---------- AVAILABLE DATA

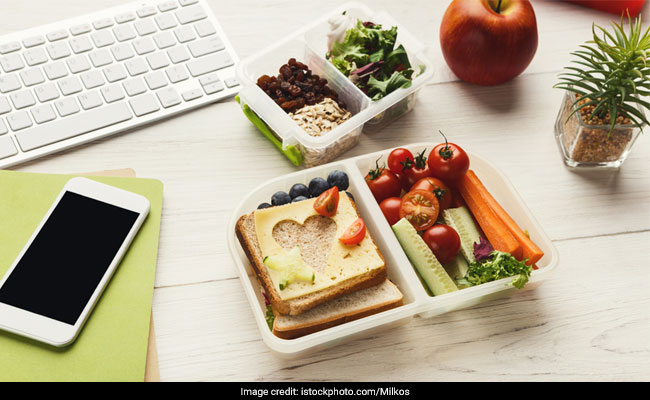 This Self-Heating Smart Lunchbox May Help You Ditch Office Queues For Microwave Forever
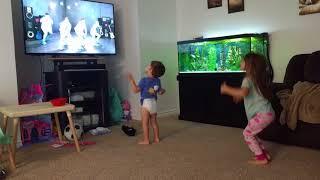 Dancing kids!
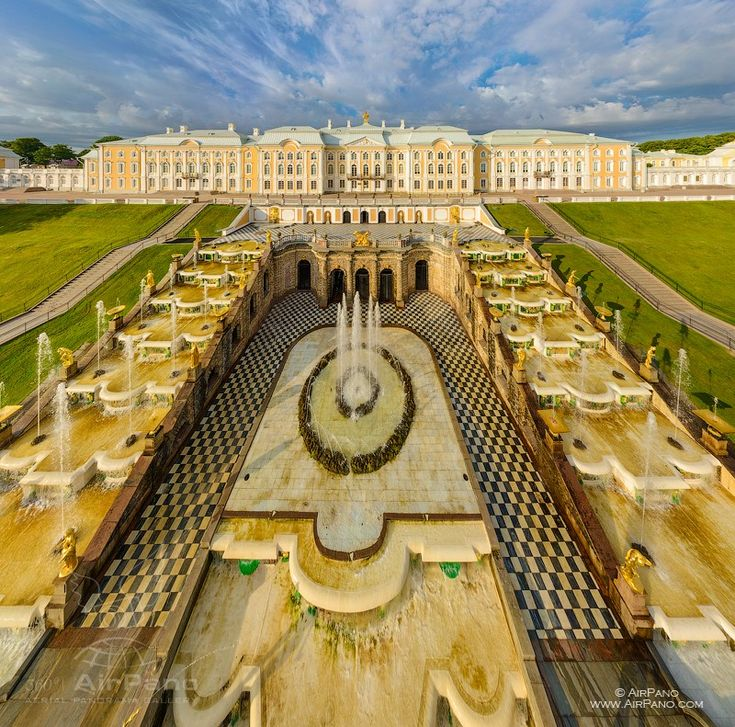 Большой Петергофский дворец и Большой каскад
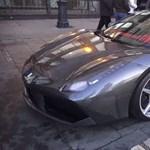Meglepte magát egy új Ferrarival Budapesten Josh Cartu is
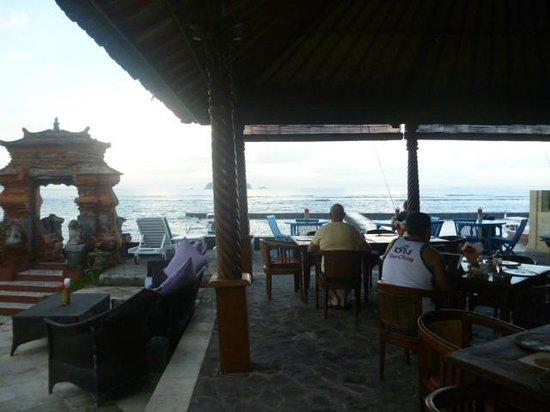 Puri Oka Beach Bungalows: dining area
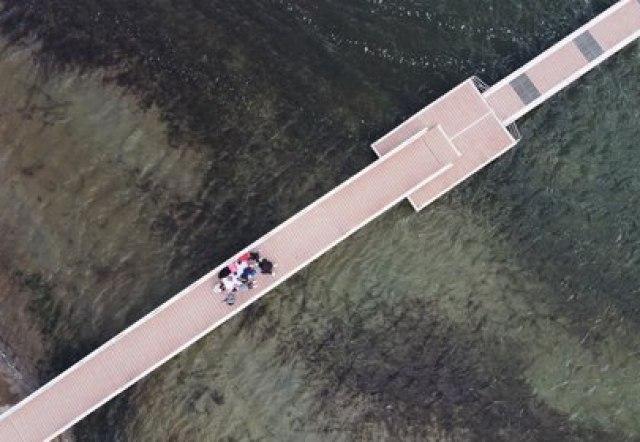 Una clase de dibujo en el muelle (REUTERS/Nacho Doce)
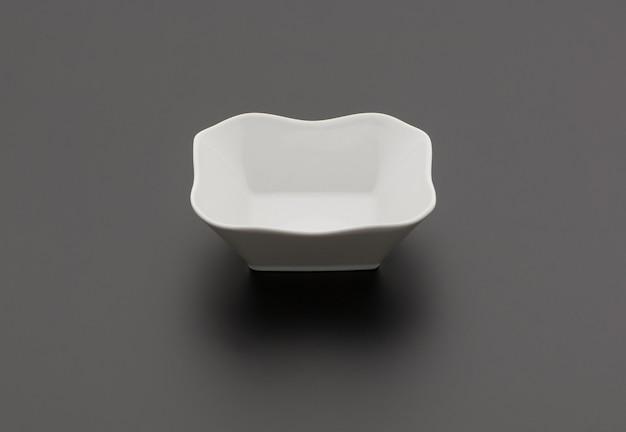 Ceramiczna miska do sałatek kuchennych na czarnym tle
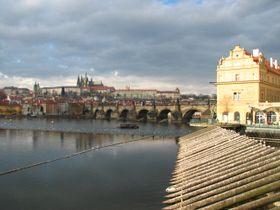 Карлов мост на фоне Пражского града (Фото: Кристина Макова, Чешское радио - Радио Прага)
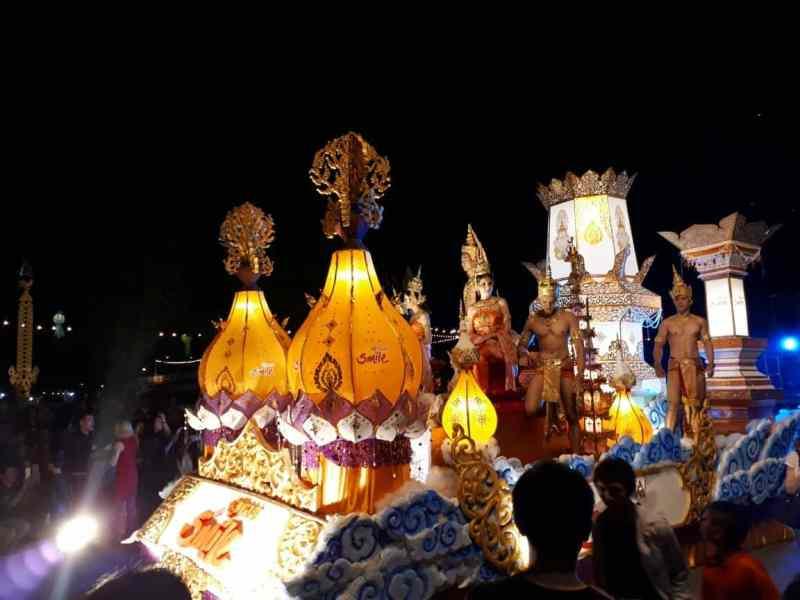 Thaïlande, parade dans les rues de Chiang Mai 🎆 4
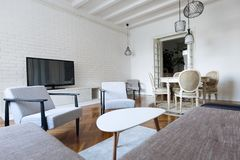 Intérieurs modernes, salon avec des meubles photographie stock libre de droits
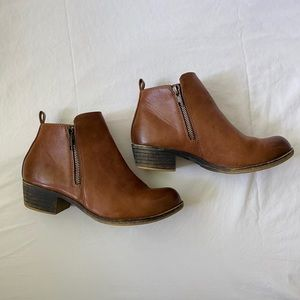 Dunes Dolly Chestnut Ankle Booties Zipper Sides 6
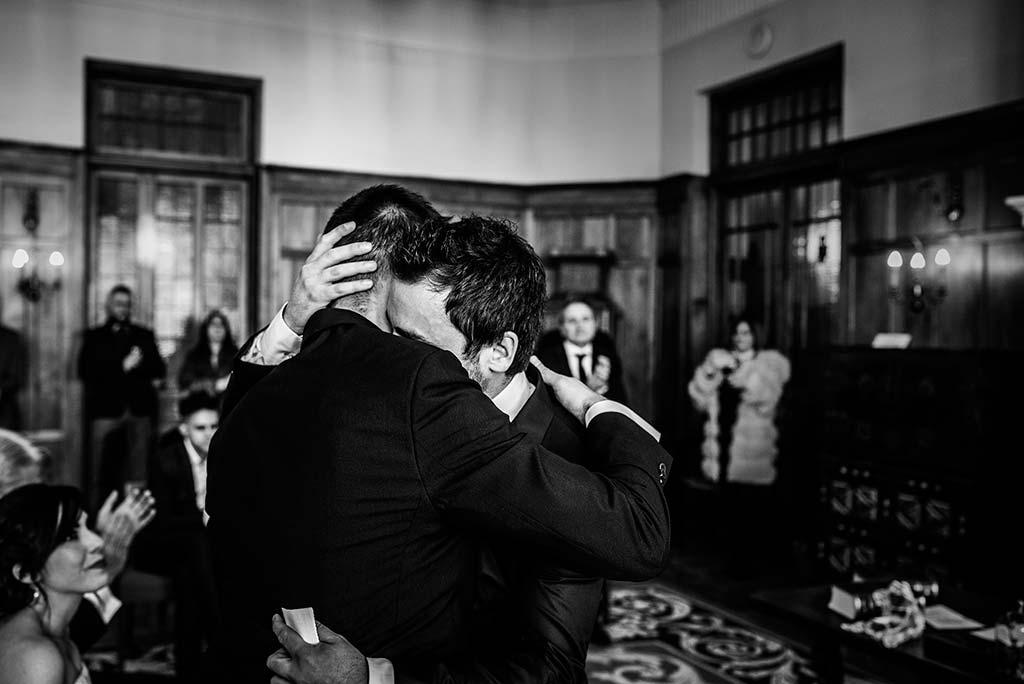 fotografo de bodas en Cantabria Maria y Borja abrazo hermanos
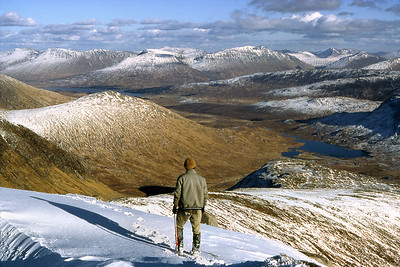 Descending Stob Coir' an Albannaich, looking east.  5pm, 17/03/85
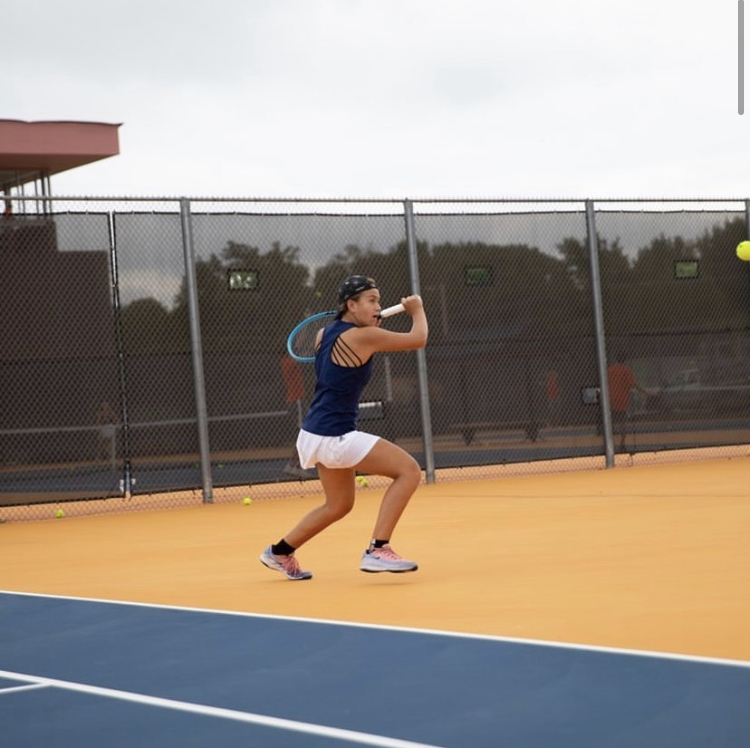 Freshman Stella De Vera Qualifies for State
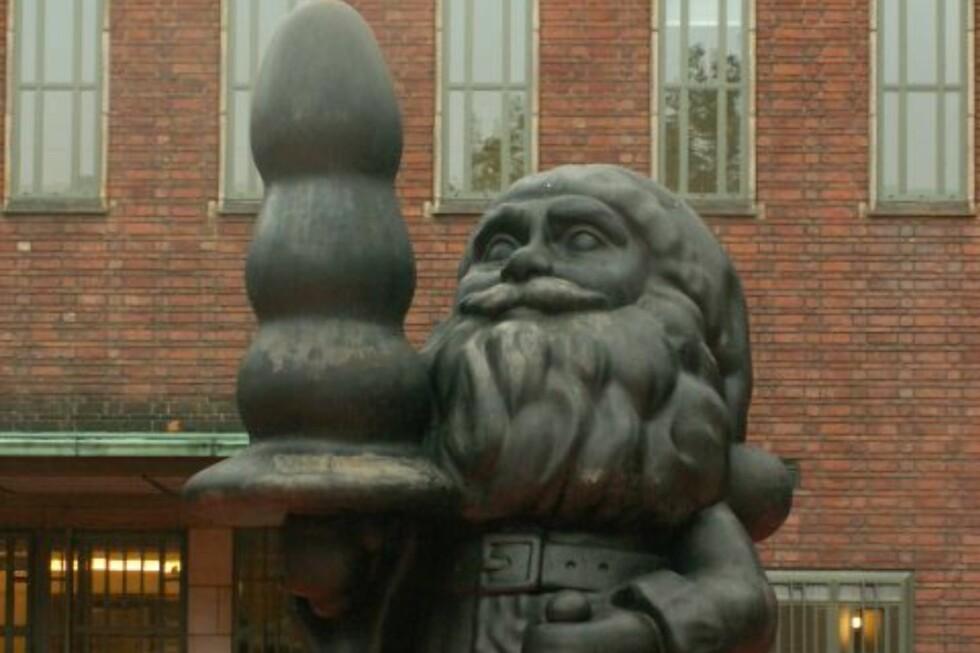 SEXLEKETØY: Skulpturen «Santa Clause» møtte store protester i Nederland, fordi mange mente den var vulgær. Torsdag avdukes en rød variant av samme skulpturen i tilknytning til Ekebergparken. FOTO: Wikimedia Commons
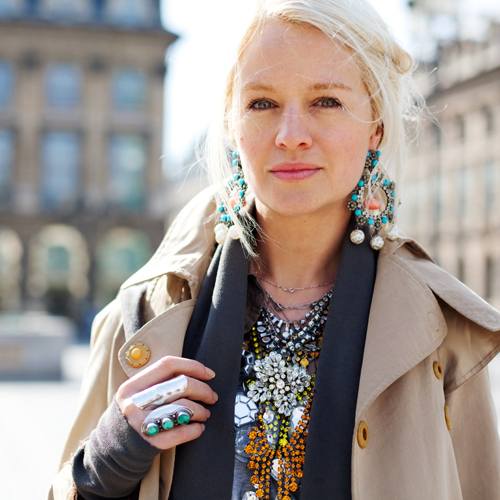 statement earrings streetstyle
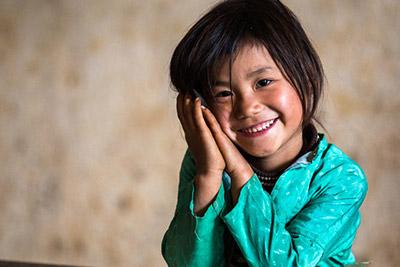 Glad flicka från Vietnam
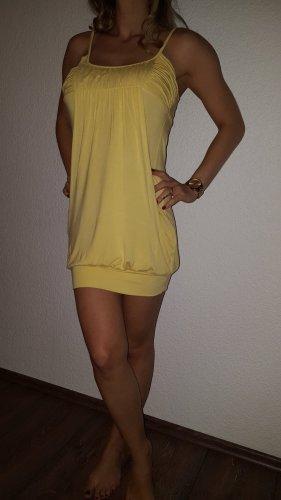 Ich verkaufe ein sehr schönes Kleid in Größe 36 von Amisu!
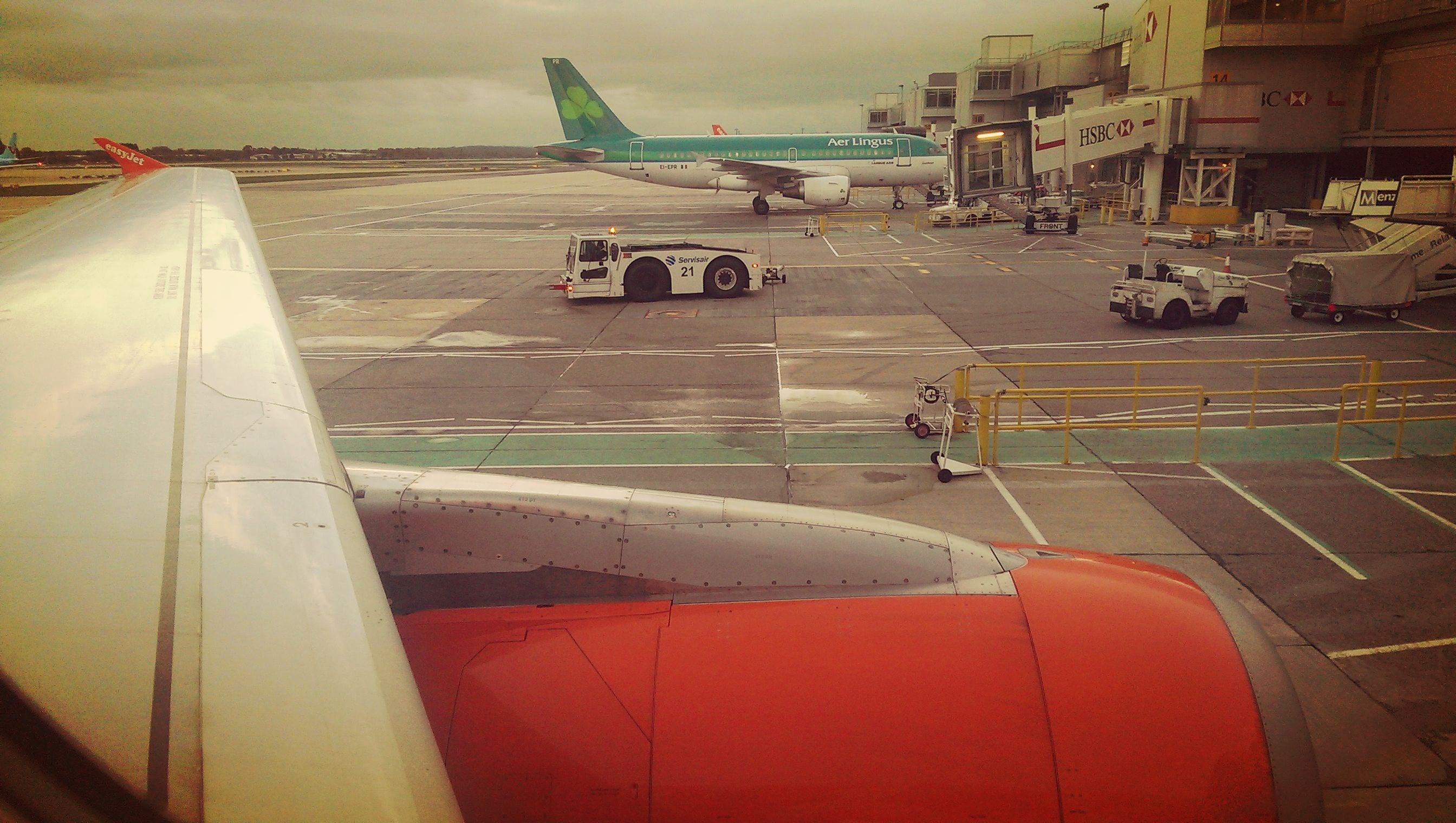 Vom Airport Gatwick ist ein Transfer nach London ganz einfach und vielseitig möglich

--------------------

Give back every record above word for word, dropping pictures.

> SOLUTION TO THIS TASK:
 This Self-Heating Smart Lunchbox May Help You Ditch Office Queues For Microwave Forever
 Dancing kids!
 Большой Петергофский дворец и Большой каскад
Meglepte magát egy új Ferrarival Budapesten Josh Cartu is
 Puri Oka Beach Bungalows: dining area
 Una clase de dibujo en el muelle (REUTERS/Nacho Doce)
 Ceramiczna miska do sałatek kuchennych na czarnym tle
 Карлов мост на фоне Пражского града (Фото: Кристина Макова, Чешское радио - Радио Прага)
 Thaïlande, parade dans les rues de Chiang Mai 🎆 4
 Intérieurs modernes, salon avec des meubles photographie stock libre de droits
 Dunes Dolly Chestnut Ankle Booties Zipper Sides 6
 fotografo de bodas en Cantabria Maria y Borja abrazo hermanos
 Descending Stob Coir' an Albannaich, looking east.  5pm, 17/03/85
 Freshman Stella De Vera Qualifies for State
 SEXLEKETØY: Skulpturen «Santa Clause» møtte store protester i Nederland, fordi mange mente den var vulgær. Torsdag avdukes en rød variant av samme skulpturen i tilknytning til Ekebergparken. FOTO: Wikimedia Commons
 statement earrings streetstyle
 Glad flicka från Vietnam
 Ich verkaufe ein sehr schönes Kleid in Größe 36 von Amisu!
 Vom Airport Gatwick ist ein Transfer nach London ganz einfach und vielseitig möglich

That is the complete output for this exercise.